American politician (1821–1891)

Thomas Johnson Pickett Sr. (March 17, 1821 – December 24, 1891) was an American politician. Trained at a young age as a typesetter, Pickett founded a number of papers throughout Illinois, Kentucky, and Nebraska. He was the president of the Illinois Editorial Association and was a delegate to the Bloomington Convention. He was elected to the Illinois Senate in 1860, then raised a pair of regiments during the Civil War, reaching the rank of Colonel. He returned to Kentucky after the war and ran unsuccessfully for United States Congress. Late in his life he managed papers in Nebraska with his family. He also served as Grand Master of Illinois and Kentucky.

==Biography==
Thomas Johnson Pickett was born on March 17, 1821, in Louisville, Kentucky. In 1830, his family moved to St. Louis, Missouri, then again moved in 1836 to Peoria, Illinois. Pickett apprenticed as a type-setter, then founded the Peoria News in 1840. He soon sold the paper and founded the Peoria Transcript. After founding the first paper in Pekin, Illinois, Pickett moved to Rock Island, Illinois, founding the Rock Island Register. In 1851, he was elected the first president of the Illinois Editorial Association. In this capacity, he oversaw the Editorial Convention that prompted the Bloomington Convention, the founding of the Illinois Republican Party. Pickett served as a delegate to the convention and served as a delegate to the Republican National Convention later that year.

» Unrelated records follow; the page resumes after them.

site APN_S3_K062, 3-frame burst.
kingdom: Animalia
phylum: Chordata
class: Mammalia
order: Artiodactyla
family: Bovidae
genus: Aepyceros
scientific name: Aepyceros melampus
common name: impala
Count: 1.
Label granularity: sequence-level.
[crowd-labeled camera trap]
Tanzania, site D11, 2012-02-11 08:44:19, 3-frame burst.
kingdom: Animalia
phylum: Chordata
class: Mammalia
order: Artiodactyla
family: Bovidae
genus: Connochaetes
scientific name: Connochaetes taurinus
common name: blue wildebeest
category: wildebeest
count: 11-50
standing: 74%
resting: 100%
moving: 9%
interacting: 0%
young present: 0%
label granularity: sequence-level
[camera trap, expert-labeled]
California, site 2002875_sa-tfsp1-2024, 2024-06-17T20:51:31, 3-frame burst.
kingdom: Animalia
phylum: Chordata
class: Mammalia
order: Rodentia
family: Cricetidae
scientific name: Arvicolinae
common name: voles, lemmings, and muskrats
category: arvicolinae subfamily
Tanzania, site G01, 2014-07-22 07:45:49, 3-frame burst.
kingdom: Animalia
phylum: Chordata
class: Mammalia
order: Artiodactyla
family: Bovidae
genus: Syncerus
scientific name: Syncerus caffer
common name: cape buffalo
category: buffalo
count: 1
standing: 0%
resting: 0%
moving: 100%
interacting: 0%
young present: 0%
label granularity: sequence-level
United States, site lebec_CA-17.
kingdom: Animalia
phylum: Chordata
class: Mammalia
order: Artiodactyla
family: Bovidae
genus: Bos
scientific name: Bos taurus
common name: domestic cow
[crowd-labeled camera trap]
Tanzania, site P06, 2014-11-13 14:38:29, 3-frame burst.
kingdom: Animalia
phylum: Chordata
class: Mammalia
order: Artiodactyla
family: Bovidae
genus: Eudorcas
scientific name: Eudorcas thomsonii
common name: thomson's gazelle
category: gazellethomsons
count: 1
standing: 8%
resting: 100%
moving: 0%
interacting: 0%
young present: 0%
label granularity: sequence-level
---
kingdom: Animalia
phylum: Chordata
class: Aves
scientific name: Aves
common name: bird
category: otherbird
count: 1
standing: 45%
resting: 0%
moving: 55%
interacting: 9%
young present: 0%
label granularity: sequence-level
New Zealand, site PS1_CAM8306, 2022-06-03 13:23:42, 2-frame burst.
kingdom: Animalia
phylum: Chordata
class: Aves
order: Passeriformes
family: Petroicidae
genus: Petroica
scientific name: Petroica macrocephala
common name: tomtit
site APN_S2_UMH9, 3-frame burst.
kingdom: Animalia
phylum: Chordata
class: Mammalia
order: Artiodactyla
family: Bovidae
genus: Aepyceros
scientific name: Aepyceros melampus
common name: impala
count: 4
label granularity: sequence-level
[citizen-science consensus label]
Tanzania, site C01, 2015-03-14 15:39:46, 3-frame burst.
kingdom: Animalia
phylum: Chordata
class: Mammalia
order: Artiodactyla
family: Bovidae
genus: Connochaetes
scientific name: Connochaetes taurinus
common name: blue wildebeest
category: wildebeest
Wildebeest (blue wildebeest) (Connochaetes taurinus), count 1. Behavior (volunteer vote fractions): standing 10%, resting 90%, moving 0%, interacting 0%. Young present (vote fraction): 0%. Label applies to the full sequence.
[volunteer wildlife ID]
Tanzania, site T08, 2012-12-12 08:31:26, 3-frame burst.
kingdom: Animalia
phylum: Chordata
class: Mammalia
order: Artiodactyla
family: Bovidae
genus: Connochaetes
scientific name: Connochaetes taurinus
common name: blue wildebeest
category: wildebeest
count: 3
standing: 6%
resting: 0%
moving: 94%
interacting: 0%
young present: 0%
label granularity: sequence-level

Pickett was the first to formally endorse Abraham Lincoln as a presidential candidate, when he wrote an editorial in a spring 1859 issue of the Register. He was also again a delegate in 1860 to the Republican National Convention. Later that year, Pickett was elected to the Illinois Senate for a four-year term.

Upon the outbreak of the Civil War, Pickett was offered a position as brigadier general, but declined. Later in the war, he organized the 69th Illinois Volunteer Infantry Regiment and served as its lieutenant colonel. He later organized the 132nd Illinois Volunteer Infantry Regiment and served as its colonel. At the end of the war, he moved to Paducah, Kentucky, founding the Federal Union. There, he was appointed postmaster and later served as clerk of the United States district court. He ran for United States Congress in Kentucky's 1st congressional district in 1874, but was defeated by Andrew Boone.

Pickett moved to Nebraska City, Nebraska in 1879. He founded the Nebraska City Sun there with his sons, then moved to Lincoln, Nebraska, the next year. He founded The Capital there, then founded the Franklin County Guard. He moved into his son's house in Ashland, Nebraska, in April 1891, helping his son run the Ashland Gazette.

Pickett married twice. He was a Freemason, serving as Grand Master of both Illinois and Kentucky. Pickett also served as a trustee of the Illinois Normal School. He died from a stroke in Ashland Kentucky on December 24, 1891.